◆ Your objective:
Print, word for word, only the stretch of records from the line containing "What is the absolute" through the line containing "the corn field at <box>0,104,200,301</box>, the", including both of those lines.

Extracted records

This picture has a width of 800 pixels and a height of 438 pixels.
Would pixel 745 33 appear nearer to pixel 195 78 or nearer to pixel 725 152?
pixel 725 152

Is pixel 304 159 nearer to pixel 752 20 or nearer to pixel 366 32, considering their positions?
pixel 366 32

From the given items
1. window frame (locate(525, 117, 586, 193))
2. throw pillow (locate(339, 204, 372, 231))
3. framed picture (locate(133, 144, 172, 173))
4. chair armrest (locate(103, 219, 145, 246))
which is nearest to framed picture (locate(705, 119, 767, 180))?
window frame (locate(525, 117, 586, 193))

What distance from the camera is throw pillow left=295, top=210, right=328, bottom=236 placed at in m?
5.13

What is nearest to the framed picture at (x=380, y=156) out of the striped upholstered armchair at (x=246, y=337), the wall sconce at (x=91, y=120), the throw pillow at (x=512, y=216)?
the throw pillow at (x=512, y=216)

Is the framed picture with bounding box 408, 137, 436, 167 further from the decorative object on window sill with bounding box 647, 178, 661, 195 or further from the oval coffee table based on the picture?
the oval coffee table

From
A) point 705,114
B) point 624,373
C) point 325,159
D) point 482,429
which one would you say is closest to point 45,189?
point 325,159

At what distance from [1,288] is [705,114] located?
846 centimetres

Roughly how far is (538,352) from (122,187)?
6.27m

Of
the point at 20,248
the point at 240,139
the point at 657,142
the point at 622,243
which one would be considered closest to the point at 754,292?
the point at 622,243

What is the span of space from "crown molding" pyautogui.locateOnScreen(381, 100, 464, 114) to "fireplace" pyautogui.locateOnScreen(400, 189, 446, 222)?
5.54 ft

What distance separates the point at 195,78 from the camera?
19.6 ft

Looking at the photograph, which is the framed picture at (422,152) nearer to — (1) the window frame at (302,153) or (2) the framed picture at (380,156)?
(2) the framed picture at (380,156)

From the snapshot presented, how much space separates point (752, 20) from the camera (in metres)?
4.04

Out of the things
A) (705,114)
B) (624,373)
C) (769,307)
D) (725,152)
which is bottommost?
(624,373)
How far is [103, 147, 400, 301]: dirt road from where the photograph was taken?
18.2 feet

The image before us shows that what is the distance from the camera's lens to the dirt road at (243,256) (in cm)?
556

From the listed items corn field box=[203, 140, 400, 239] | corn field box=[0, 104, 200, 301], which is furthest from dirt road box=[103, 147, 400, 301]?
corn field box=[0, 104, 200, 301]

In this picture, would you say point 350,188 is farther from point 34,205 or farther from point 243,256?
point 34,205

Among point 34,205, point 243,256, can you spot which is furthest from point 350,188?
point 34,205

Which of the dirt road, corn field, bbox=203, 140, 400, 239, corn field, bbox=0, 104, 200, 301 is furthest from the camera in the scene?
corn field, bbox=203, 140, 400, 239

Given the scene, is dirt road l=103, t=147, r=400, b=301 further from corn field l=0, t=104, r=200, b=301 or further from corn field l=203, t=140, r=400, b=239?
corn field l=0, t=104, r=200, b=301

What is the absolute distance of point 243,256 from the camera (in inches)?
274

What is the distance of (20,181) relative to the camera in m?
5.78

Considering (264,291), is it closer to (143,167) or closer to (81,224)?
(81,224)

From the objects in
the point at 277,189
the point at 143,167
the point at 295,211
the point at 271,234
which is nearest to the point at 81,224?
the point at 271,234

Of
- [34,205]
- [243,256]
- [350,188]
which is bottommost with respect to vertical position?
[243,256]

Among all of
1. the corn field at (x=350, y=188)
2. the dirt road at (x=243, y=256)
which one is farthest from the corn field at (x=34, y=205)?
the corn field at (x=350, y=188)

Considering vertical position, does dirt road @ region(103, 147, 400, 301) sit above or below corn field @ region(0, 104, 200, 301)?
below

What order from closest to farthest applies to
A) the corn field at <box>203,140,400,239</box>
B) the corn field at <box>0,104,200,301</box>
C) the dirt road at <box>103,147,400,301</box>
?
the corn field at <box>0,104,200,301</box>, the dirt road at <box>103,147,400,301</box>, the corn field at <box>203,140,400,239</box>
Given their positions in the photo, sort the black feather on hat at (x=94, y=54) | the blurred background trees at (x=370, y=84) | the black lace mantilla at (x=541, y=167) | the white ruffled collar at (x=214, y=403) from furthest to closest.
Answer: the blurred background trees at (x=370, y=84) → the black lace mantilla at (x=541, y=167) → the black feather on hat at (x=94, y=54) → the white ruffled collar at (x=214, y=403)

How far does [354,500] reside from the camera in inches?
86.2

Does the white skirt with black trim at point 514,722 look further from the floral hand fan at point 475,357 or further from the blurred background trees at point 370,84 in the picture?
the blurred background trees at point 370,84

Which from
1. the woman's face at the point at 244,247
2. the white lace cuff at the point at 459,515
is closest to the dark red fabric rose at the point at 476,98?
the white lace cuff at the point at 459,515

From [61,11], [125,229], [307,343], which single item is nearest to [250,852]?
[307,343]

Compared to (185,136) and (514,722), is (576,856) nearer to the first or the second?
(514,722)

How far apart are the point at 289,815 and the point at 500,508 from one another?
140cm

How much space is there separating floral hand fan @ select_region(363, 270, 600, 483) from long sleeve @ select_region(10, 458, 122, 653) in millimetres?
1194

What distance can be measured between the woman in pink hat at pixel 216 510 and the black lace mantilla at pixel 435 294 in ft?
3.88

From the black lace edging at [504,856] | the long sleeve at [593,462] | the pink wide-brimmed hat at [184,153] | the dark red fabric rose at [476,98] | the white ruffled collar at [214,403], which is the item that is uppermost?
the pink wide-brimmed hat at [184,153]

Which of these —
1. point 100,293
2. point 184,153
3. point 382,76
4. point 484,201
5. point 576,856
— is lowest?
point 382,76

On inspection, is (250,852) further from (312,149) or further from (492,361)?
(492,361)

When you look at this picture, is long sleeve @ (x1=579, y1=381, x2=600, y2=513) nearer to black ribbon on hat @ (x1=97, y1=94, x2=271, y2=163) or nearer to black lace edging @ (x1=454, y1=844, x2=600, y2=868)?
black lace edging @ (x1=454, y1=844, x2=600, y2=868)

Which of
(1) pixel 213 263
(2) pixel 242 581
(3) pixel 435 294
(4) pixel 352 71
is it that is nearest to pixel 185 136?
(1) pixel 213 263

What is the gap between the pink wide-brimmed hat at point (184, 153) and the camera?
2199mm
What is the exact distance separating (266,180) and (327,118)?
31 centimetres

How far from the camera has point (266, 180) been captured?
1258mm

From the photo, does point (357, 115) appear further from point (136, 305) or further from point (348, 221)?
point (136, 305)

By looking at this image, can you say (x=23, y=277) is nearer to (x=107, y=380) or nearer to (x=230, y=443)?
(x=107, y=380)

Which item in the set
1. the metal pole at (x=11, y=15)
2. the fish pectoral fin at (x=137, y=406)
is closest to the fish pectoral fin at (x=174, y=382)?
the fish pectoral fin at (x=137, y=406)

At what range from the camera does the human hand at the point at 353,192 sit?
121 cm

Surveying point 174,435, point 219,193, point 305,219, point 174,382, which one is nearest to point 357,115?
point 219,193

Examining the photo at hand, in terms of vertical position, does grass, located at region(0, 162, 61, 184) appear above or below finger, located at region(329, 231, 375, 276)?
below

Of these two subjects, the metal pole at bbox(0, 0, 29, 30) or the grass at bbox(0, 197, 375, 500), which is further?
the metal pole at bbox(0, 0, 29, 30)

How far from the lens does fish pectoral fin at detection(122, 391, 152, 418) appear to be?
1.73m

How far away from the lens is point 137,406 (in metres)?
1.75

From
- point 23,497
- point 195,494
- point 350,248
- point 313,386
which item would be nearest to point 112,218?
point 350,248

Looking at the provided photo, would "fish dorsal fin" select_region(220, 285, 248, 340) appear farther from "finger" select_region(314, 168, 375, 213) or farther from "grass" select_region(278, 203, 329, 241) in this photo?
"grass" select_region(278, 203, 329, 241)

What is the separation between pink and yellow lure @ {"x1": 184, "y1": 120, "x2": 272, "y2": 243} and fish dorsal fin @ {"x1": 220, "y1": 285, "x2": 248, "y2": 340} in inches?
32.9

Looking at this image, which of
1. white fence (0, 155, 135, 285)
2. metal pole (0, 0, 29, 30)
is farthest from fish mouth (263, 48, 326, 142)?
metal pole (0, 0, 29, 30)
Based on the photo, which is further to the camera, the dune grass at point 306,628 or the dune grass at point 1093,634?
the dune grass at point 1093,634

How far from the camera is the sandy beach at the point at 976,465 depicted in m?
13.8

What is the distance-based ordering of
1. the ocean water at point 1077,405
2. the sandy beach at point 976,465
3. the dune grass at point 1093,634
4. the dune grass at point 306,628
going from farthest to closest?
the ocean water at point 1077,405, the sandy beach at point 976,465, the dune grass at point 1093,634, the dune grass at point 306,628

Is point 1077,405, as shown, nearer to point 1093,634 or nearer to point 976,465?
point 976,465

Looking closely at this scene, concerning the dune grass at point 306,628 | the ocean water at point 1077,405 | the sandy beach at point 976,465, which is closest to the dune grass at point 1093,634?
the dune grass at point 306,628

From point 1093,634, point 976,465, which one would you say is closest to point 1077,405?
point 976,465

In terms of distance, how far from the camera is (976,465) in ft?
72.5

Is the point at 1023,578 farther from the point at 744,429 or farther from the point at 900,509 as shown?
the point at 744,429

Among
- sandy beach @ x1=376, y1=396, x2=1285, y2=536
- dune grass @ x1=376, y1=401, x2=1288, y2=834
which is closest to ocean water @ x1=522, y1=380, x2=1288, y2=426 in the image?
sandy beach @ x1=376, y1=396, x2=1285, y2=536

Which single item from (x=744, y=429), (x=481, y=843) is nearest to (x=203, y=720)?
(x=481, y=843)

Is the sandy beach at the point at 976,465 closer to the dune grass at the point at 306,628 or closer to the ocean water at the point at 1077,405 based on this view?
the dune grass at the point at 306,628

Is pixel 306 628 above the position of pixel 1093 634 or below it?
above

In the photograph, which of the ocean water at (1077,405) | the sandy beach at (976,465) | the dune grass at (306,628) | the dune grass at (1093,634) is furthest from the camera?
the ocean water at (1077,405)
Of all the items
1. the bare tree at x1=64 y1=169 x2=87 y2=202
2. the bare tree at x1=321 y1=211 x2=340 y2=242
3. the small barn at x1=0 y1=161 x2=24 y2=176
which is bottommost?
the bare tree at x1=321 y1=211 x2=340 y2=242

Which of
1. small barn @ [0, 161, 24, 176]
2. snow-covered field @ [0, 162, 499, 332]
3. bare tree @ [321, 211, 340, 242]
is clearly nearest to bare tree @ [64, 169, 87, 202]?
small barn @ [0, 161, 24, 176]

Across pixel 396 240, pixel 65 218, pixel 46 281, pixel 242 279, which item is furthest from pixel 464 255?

◆ Result of this exercise:
What is the absolute distance of point 243,256 from the camera (in inches)?
274

What is the distance of (20,181) relative to the camera in m?
5.78

Considering (264,291), is it closer to (143,167) or closer to (81,224)?
(81,224)

From the objects in
the point at 277,189
the point at 143,167
the point at 295,211
the point at 271,234
which is nearest to the point at 81,224?
the point at 271,234

Of
- [34,205]
- [243,256]
- [350,188]
which is bottommost with respect to vertical position?
[243,256]

Among all of
1. the corn field at (x=350, y=188)
2. the dirt road at (x=243, y=256)
which one is farthest from the corn field at (x=34, y=205)?
the corn field at (x=350, y=188)

Considering vertical position, does dirt road @ region(103, 147, 400, 301) sit above or below corn field @ region(0, 104, 200, 301)?
below

What order from closest to farthest applies to
A) the corn field at <box>203,140,400,239</box>
B) the corn field at <box>0,104,200,301</box>
C) the dirt road at <box>103,147,400,301</box>
?
the corn field at <box>0,104,200,301</box>, the dirt road at <box>103,147,400,301</box>, the corn field at <box>203,140,400,239</box>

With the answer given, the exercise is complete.